I first sorted the data and grouped it by the type of complaint violation so I could see how many violations were in each category. I then sorted this into a strip plot from most common to least common, which you can see in Figure 7, to visualize the distribution.
Code violation definitions from City of Fort Worth:
Question 2: In which months are Health Hazard violations most common?
For my analysis, I wanted to dig deeper into the less common Health Hazards category. Health Hazards which include Water or Sewer Leaks, Stagnant Pool / Unwholesome Water, or No Water Service. I wanted to figure out which months of the year were the most common for Health Hazard violations.  I used the ‘to_datetime’ function to split ‘Violation Created Date’ column to generate a month/year column. I then sorted this data into a bar plot to visualize which months had the highest numbers of Health Hazard Violations.
Analysis: According to Figure 8, it seems that Health Hazard violations are the most common during the summer months, peaking in May 2019 and June and July of 2020. These violations seem to be the lowest during the months of November, January, and March. I think that the reason for this could be that people are more likely to use more water during and use their pools more often during Texas summers when temperatures rise to over 100 degrees. I’m not too familiar with the Fort Worth water service, but I assume that hotter temperatures could cause more problems with water service because of higher demand and other reasons.

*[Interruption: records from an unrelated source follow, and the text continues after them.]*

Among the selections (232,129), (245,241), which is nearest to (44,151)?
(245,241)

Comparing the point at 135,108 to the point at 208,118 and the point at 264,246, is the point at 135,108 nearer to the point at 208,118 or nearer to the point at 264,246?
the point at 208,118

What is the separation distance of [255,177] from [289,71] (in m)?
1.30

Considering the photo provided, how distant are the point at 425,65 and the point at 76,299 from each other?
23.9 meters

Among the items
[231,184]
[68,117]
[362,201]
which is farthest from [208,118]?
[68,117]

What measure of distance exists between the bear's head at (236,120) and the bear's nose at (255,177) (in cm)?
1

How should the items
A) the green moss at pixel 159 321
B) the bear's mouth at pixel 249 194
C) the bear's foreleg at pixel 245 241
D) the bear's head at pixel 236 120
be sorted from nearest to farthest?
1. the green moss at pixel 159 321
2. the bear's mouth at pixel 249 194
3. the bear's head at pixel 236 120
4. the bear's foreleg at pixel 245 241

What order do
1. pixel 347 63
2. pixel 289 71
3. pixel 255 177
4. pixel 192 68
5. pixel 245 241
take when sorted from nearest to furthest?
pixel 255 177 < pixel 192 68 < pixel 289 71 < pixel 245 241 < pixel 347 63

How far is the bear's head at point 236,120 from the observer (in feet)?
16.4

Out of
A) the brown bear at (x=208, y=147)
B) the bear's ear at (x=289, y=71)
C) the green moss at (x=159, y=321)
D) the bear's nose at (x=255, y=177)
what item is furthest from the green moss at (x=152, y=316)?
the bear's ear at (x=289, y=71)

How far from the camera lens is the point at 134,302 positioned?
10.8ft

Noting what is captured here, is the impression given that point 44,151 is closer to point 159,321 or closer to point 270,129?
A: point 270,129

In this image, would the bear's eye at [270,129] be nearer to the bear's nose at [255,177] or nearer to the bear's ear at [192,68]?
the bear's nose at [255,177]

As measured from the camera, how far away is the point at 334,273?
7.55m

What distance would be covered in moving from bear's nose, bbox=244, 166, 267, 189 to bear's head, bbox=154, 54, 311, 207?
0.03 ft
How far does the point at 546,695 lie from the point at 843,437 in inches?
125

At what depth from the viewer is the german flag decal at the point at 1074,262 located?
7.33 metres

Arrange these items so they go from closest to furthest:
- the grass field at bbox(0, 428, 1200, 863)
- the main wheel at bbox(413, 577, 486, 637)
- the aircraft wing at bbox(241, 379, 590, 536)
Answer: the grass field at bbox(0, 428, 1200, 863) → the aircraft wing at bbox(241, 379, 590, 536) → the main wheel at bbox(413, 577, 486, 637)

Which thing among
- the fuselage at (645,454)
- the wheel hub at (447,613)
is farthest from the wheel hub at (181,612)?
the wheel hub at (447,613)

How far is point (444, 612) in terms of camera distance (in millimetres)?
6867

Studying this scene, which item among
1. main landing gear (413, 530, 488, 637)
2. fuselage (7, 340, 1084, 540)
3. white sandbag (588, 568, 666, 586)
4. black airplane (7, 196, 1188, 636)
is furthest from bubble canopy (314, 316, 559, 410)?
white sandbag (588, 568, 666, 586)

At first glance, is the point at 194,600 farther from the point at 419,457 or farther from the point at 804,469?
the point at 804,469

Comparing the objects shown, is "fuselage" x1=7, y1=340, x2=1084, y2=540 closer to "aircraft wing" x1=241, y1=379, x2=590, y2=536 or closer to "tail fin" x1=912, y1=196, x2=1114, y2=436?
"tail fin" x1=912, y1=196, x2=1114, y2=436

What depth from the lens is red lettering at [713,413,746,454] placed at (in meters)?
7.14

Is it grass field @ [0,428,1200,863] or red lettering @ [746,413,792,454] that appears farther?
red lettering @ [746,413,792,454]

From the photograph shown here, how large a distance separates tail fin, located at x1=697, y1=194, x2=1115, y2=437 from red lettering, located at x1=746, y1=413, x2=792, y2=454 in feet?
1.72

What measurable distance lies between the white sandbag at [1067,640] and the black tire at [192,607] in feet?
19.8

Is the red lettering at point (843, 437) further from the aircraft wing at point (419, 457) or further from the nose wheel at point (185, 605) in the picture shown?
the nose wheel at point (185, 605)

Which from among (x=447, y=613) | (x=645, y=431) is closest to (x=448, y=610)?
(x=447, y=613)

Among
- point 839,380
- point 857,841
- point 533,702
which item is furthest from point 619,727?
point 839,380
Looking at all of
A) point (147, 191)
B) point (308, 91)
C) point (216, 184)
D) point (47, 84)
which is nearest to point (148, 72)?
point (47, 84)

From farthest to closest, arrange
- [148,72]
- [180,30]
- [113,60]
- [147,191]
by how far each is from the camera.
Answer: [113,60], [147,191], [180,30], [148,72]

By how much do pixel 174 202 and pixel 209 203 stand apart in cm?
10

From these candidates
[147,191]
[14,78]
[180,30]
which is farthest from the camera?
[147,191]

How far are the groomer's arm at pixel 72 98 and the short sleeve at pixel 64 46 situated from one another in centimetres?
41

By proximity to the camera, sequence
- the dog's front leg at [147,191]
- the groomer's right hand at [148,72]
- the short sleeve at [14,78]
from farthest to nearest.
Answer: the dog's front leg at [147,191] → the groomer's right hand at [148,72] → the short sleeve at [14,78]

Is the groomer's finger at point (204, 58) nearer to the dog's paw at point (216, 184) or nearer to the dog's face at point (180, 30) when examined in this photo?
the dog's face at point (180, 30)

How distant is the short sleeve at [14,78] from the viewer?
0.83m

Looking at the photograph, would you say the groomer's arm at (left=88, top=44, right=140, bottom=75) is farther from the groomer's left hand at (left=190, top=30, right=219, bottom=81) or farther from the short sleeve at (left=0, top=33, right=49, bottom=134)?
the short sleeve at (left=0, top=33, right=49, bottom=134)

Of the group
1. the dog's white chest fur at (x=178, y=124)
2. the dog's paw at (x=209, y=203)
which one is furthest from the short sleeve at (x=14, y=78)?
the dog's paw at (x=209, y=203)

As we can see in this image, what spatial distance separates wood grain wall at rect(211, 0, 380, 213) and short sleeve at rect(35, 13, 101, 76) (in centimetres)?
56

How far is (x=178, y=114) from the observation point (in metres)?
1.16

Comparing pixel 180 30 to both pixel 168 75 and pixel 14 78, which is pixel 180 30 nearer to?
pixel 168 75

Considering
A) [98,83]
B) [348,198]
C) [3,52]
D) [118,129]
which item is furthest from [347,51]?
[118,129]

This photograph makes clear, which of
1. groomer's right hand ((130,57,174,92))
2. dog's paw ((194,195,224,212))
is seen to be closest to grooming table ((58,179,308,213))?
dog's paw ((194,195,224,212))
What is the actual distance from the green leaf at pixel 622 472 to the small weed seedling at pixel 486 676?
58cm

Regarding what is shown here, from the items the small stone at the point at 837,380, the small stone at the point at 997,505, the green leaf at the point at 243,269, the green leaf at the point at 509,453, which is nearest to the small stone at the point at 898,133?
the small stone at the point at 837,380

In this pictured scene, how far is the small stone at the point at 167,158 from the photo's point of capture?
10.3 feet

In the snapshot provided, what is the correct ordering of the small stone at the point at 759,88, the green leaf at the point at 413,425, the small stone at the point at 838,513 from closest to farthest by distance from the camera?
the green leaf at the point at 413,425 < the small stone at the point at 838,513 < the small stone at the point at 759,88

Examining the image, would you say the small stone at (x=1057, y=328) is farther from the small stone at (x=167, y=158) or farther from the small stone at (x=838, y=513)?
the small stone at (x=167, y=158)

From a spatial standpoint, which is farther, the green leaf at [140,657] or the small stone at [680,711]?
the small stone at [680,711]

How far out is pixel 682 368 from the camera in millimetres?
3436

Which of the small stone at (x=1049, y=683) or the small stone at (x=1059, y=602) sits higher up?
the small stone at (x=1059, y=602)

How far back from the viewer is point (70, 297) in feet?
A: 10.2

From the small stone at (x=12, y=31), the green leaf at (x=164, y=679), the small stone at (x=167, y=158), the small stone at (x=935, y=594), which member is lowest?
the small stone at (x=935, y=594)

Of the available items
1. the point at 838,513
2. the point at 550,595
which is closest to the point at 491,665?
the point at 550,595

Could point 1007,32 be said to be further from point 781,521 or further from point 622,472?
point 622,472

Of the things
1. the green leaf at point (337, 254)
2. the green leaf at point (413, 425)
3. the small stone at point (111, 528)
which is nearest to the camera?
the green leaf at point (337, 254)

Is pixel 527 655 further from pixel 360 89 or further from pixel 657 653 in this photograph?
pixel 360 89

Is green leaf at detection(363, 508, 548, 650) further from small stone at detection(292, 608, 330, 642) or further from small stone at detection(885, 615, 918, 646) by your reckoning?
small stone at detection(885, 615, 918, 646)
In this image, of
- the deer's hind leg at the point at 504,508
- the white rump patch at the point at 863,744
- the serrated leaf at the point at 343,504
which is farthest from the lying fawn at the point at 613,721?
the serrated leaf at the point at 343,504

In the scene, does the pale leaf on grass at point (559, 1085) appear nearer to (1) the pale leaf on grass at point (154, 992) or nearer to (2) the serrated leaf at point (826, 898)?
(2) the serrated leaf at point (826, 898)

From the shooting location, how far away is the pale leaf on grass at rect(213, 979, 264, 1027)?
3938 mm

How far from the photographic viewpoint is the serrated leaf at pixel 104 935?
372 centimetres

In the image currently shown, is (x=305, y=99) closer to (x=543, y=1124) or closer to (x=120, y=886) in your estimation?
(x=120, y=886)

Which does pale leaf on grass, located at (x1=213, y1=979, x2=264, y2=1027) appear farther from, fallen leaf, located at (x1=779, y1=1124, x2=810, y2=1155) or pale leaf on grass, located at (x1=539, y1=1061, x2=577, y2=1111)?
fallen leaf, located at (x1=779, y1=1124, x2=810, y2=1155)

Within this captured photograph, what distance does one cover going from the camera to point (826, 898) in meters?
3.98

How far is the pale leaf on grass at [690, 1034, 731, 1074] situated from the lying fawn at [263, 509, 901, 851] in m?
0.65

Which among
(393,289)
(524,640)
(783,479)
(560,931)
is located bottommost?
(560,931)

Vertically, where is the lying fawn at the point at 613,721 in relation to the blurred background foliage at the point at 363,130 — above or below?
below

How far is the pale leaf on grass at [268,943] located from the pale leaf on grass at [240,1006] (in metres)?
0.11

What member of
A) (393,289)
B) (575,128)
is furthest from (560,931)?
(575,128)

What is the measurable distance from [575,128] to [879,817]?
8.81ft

I think the reason this distribution fluctuates so much is because Texas weather is not consistent, sometimes reaching temperatures of 90 degrees in December. It seems as though there are always around 60 violations per month, but hotter temperatures tend to lead to more Health Hazard violations.
Question 3: Where are the Health Hazard violations located in Fort Worth? Are there any patterns present in this data? ​​​​​​​
In order to see how the Health Hazard code violations are spread across Fort Worth, I decided to use the custom design mapping studio, Mapbox, to create a heat map. I exported my Health Hazard data as a csv file to import into Mapbox and layered it onto a map of Fort Worth. Next, I converted the data into a heatmap so I could easily see where the violations were concentrated around Fort Worth. I changed the color of my heatmap to a colorblind safe color scheme, as the default heat map color scheme is not distinguishable for colorblind people. The link to my interactive map is here:
As you can see from Figure 9, the 1,896 Health Hazard violations are spread all across Fort Worth.
Analysis: When you zoom in more on the heat map, you can start to see where these clusters are concentrated. It seems that the Trinity River creates a buffer zone between two large clusters North and South of the river. This could be explained by less development in the floodplain of the river. The freeways tend to divide the clusters, which points to residential neighborhoods being the main source of clusters. Downtown Fort Worth has a lack of Health Hazard violations, which could also be explained by the hazards primarily being in neighborhoods.
 It is also notable that the biggest clusters are located in low-income neighborhoods, such as Como on the far-left cluster. If you zoom in on wealthy neighborhoods near country clubs, there are very few health hazard violations. I think this makes sense because poorer neighborhoods tend to be older and have more issues and the residents are less likely to pay to fix water problems. It is clear that Health Hazard violations are most commonly reported in low-income neighborhoods.